Superior Court of Pennsylvania
Sep 22, 1975
235 Pa. Super. 496 (Pa. Super. Ct. 1975)

Summary

In Commonwealth v. Hickson, 235 Pa. Super. 496, 344 A.2d 617 (1975), the defense requested a continuance and agreed to a date far beyond the limit.

Summary of this case from Com. v. Ferebee

Opinion

June 9, 1975.

September 22, 1975.

Criminal Law — Practice — Ninety-day rule for scheduling new trial — Consent by defendant to scheduling new trial beyond ninety-day period — Pa. R. Crim. P. 1100(e) — Waiver of ninety-day rule.

1. Defense counsel was asked by the lower court if a certain date (which was more than 90 days after a new trial was ordered) was a satisfactory trial date for a new trial. Defense counsel replied that "Any day is fine with me, Your Honor." It was Held that, since defendant agreed to a trial date which was beyond the ninety-day period, he cannot complain on appeal that Pa. R. Crim. P. 1100(e) was violated.

2. Pa. R. Crim. P. 1100(e), in effect at the time a new trial was ordered in this case, provided: "A new trial shall commence within a period of ninety (90) days after the entry of an order by the trial court or an appellate court granting a new trial."

Before WATKINS, P.J., JACOBS, HOFFMAN, CERCONE, PRICE, VAN der VOORT, and SPAETH, JJ.

Appeal, No. 584, Oct. T., 1975, from judgment of sentence of Court of Common Pleas, Trial Division, of Philadelphia, May T., 1973, No. 802, in case of Commonwealth of Pennsylvania v. James Hickson. Judgment affirmed.

Indictment charging defendant with aggravated robbery. Before SHIOMOS, J., without a jury.

Finding of guilty and judgment of sentence entered thereon. Defendant appealed.
________
*WRITTEN EXERCISE A*:
For the Hickson case summary, say whether each statement agrees with it, answering yes or no and quoting the deciding words: (i) The appeal came from a judgment of a Philadelphia court. (ii) The defendant was tried before a jury. (iii) The appellate court reversed the judgment.
*WRITTEN EXERCISE B*:
According to the Hickson case summary, what crime did the indictment charge the defendant with?
*WRITTEN EXERCISE C*:
Write the next part of the Hickson case summary, picking up from its final sentence.
The lines after this point come from another source.

*DATA SHOWN*:
________
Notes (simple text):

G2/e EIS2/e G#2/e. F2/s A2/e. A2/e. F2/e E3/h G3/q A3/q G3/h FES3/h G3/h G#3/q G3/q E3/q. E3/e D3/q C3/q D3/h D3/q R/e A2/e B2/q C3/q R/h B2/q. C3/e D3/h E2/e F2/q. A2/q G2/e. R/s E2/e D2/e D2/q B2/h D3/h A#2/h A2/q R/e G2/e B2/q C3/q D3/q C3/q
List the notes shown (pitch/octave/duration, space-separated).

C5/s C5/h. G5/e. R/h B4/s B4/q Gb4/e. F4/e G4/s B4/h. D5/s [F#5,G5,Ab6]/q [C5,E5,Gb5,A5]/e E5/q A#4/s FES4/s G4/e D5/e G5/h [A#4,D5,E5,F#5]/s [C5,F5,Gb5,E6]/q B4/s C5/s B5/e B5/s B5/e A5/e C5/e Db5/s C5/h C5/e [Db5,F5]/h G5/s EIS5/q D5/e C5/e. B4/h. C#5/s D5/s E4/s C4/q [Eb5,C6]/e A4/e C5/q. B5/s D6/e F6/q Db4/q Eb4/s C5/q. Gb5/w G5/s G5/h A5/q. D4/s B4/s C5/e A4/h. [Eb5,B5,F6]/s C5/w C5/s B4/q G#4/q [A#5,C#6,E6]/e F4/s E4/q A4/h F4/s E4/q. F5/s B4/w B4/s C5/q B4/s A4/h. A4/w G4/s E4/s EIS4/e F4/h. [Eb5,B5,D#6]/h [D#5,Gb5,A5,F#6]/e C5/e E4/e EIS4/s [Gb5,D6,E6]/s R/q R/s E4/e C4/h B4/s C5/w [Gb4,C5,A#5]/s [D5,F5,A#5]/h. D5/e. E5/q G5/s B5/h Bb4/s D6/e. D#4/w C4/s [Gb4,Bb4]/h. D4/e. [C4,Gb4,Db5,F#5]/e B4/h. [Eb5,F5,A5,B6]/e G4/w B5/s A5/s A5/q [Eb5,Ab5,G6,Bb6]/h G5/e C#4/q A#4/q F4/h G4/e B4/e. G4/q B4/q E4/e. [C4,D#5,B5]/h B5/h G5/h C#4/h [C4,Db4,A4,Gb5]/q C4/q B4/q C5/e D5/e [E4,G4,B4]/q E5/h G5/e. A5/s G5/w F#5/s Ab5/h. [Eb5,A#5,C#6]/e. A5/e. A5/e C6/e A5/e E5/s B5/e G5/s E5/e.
________
*EXERCISE RESULT A*:
(i) Yes: "from judgment of sentence of Court of Common Pleas, Trial Division, of Philadelphia"
(ii) No: "Before SHIOMOS, J., without a jury."
(iii) No: "Judgment affirmed."

*EXERCISE RESULT B*:
Aggravated robbery.

*EXERCISE RESULT C*:
Douglas Riblet and John W. Packel, Assistant Defenders, and Benjamin Lerner, Defender, for appellant.

Hugh J. Colihan, Mark Sendrow, and Steven H. Goldblatt, Assistant District Attorneys, Abraham J. Gafni, Deputy District Attorney, and F. Emmett Fitzpatrick, District Attorney, for Commonwealth, appellee.


Submitted June 9, 1975.


This case presents the issue of whether appellant must be discharged where his new trial was held in violation of the time requirements of Pa.R.Crim.P. 1100(e). Because we find that appellant consented to the scheduling of the new trial for a date beyond the ninety-day period, we conclude that appellant may not now object and affirm the decision of the court below.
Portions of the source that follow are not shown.